Hi all! For anyone unfamiliar with Zookeeper opera...
# general
r
Hi all! For anyone unfamiliar with Zookeeper operations (which we were), you will see that Zookeeper will keep increasing its disk usage. We found this odd since it only allows 1MB worth of data in its leaf nodes. Looking at our data directory we saw its disk usage mainly in the logs folder and the snapshots. After searching a bit, we found that there are two configurations that will automatically purge these files (
autopurge.snapRetainCount
and
autopurge.purgeInterval
). The logs are transaction logs, not application level logs, and they relate to the snapshots such that Zookeeper can recover from a failure by using the latest snapshot and the transaction logs.

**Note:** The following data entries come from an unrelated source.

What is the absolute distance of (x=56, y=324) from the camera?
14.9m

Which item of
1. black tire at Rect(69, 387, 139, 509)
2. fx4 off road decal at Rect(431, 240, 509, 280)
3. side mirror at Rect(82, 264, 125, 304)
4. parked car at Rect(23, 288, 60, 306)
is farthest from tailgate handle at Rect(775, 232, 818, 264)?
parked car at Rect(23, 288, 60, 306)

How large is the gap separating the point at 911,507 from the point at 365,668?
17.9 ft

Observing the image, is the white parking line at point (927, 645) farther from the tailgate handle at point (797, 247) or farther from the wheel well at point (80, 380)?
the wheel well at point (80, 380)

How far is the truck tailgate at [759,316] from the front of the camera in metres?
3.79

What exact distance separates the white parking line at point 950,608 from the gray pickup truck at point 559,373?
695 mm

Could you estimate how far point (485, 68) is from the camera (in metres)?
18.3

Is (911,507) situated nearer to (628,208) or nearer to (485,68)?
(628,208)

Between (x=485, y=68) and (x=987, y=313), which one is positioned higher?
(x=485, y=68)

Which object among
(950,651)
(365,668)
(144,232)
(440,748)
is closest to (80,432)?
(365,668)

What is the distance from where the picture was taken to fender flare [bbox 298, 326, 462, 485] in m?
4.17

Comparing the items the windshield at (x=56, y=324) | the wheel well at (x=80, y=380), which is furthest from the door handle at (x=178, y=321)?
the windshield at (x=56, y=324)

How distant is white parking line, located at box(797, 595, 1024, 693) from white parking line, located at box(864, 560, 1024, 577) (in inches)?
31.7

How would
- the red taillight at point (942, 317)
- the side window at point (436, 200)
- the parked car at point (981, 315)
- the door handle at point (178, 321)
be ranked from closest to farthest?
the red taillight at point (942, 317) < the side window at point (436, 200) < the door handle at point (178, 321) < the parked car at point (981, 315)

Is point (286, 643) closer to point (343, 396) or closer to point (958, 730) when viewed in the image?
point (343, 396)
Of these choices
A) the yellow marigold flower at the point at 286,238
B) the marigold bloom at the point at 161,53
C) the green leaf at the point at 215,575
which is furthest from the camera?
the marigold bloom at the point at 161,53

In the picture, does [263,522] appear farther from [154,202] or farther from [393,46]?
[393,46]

The
purgeInterval
is 0 by default so it does not purge anything. and
snapRetainCount
is 3 - but again this is disabled. Depending on the docker image and helm chart you are using you already have an env var to change the `purgeInterval`: •
ZOO_AUTOPURGE_PURGEINTERVAL
for the official docker image •
ZK_PURGE_INTERVAL
for the zookeeper incubator helm chart Hope this helps!
👍 3
x
Many thanks for point this out! We’ve also seen this issue and the auto purge does help!
k
can we add this to docs?
l
I added this auto purge feature to zookeeper long ago. I can explain why this feature disabled by default. More write ops to zookeeper results in more snapshots. ZooKeeper snapshots can be backed up and they can be used to restore the ZooKeeper state. Depending on how frequently snapshots are being rolled, users may want to control the number of snapshots to retain. For example, if snapshots are being rolled every hour (due to heavy writes), you may want to retain 24 of them to be able to restore 1 day old state.